■ **Request 1**: Please copy the passage on college students word for word, starting at "But for the" and ending at "and course selections.".
■ **Request 2**: In the passage on college students, why is the photo of graduates described as misleading? Answer in one to three sentences.

They will continue to come, the 14 or 15 million students who can’t or won’t learn by themselves. Yes, there are two million or so students who can master difficult material on their own, and there are mature individuals whose life circumstances makes it necessary to learn essentials, to pass a course, and to move on.
But for the vast majority of America’s young people, the classroom and the faculty member -- yellowing notes and all -- seem to work best.
And so they come…And so they come….
Now picture a full colored photo on glossy paper of college students, gathered happily at graduation. Idyllic, but misleading. Look closely, very closely at the picture and find that the picture isn’t a picture at all, but an assemblage of thousands of individual dots. Separate, and often strikingly different from each other. Now take away the color and a further grim graininess appears.
That’s the real-world picture a faculty member sees in the classes s/he teaches. A group of individuals, each with different life experience, family circumstance, personal growth pattern, goals, and course selections.

■ **Records provided**:

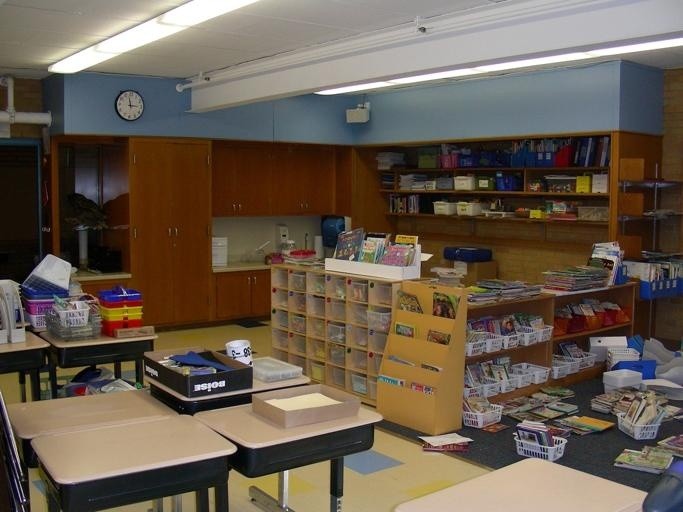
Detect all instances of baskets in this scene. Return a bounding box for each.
* * *
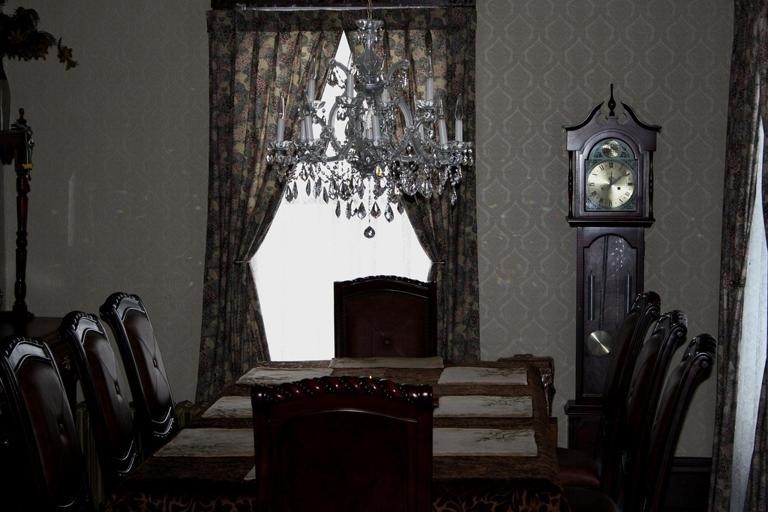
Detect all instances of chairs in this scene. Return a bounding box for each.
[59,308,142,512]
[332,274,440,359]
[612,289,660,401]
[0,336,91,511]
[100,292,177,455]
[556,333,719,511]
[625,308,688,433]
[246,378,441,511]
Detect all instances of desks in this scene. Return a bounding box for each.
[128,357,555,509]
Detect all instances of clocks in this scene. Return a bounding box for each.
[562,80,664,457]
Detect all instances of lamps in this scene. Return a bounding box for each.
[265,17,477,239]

■ **Final result 1**:
But for the vast majority of America’s young people, the classroom and the faculty member -- yellowing notes and all -- seem to work best.
And so they come…And so they come….
Now picture a full colored photo on glossy paper of college students, gathered happily at graduation. Idyllic, but misleading. Look closely, very closely at the picture and find that the picture isn’t a picture at all, but an assemblage of thousands of individual dots. Separate, and often strikingly different from each other. Now take away the color and a further grim graininess appears.
That’s the real-world picture a faculty member sees in the classes s/he teaches. A group of individuals, each with different life experience, family circumstance, personal growth pattern, goals, and course selections.

■ **Final result 2**: Up close, the photo turns out not to be a picture at all but an assemblage of thousands of individual dots, separate and often strikingly different from each other. Taking away the color reveals a further grim graininess.